● Request: Reproduce the passage on veganism word for word, starting at "In the 1980s" and ending at "icons eat meatless.".

In the 1980s and 1990s, music and hip hop culture embraced veganism as a way to resist oppressive mainstream diets and reclaim control over their health and communities. Wu Tang Clan’s RZA has been one of hip-hop's most vocal advocates of veganism. Stevie Wonder, Erykah Badu, Prince, Lenny Kravitz, Lizzo, and many more music icons eat meatless.

Today, many people of color continue to advocate for veganism as a way to challenge systemic inequalities in the food system and promote environmental justice. The intersection of veganism with social and environmental activism is a growing movement, with many progressive organizations working to center the experiences and leadership of people of color in this work.

“To associate veganism and vegetarianism with whiteness, you’re totally discounting our cultural heritage,” says Dr. Psyche Williams-Forson, a food scholar at the University of Maryland in the film The Invisible Vegan.

The Invisible Vegan explores the problem of unhealthy dietary patterns in the African-American community, foregrounding the health and wellness possibilities enabled by plant-based vegan diets and lifestyle choices.

"If we human beings are children of nature, then it is to nature we must look for our health..." - Alvenia Fulton

“Alvenia was ahead of her time,” says Nicole, “and just one of many examples of how the Black community has truly paved the way for the current movement to take health into your own hands with a plant-based diet.”

Recorded data:
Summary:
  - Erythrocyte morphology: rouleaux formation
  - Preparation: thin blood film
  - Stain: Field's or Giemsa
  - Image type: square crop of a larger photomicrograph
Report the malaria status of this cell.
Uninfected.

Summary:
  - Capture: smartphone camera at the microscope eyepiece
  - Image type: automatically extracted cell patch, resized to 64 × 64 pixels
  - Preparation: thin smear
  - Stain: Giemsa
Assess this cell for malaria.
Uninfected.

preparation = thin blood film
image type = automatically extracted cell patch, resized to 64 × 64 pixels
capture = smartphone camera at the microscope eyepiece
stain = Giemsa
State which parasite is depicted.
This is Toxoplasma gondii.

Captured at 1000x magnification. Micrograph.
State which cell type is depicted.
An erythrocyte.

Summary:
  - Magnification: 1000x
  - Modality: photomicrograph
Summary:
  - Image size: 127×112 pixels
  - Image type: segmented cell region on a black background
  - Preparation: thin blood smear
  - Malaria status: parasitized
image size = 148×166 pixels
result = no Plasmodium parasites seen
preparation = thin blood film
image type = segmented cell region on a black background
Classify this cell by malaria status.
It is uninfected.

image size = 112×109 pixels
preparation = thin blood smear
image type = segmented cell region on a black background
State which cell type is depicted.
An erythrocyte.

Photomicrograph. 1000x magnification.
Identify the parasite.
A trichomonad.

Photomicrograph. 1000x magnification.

● Final result:
In the 1980s and 1990s, music and hip hop culture embraced veganism as a way to resist oppressive mainstream diets and reclaim control over their health and communities. Wu Tang Clan’s RZA has been one of hip-hop's most vocal advocates of veganism. Stevie Wonder, Erykah Badu, Prince, Lenny Kravitz, Lizzo, and many more music icons eat meatless.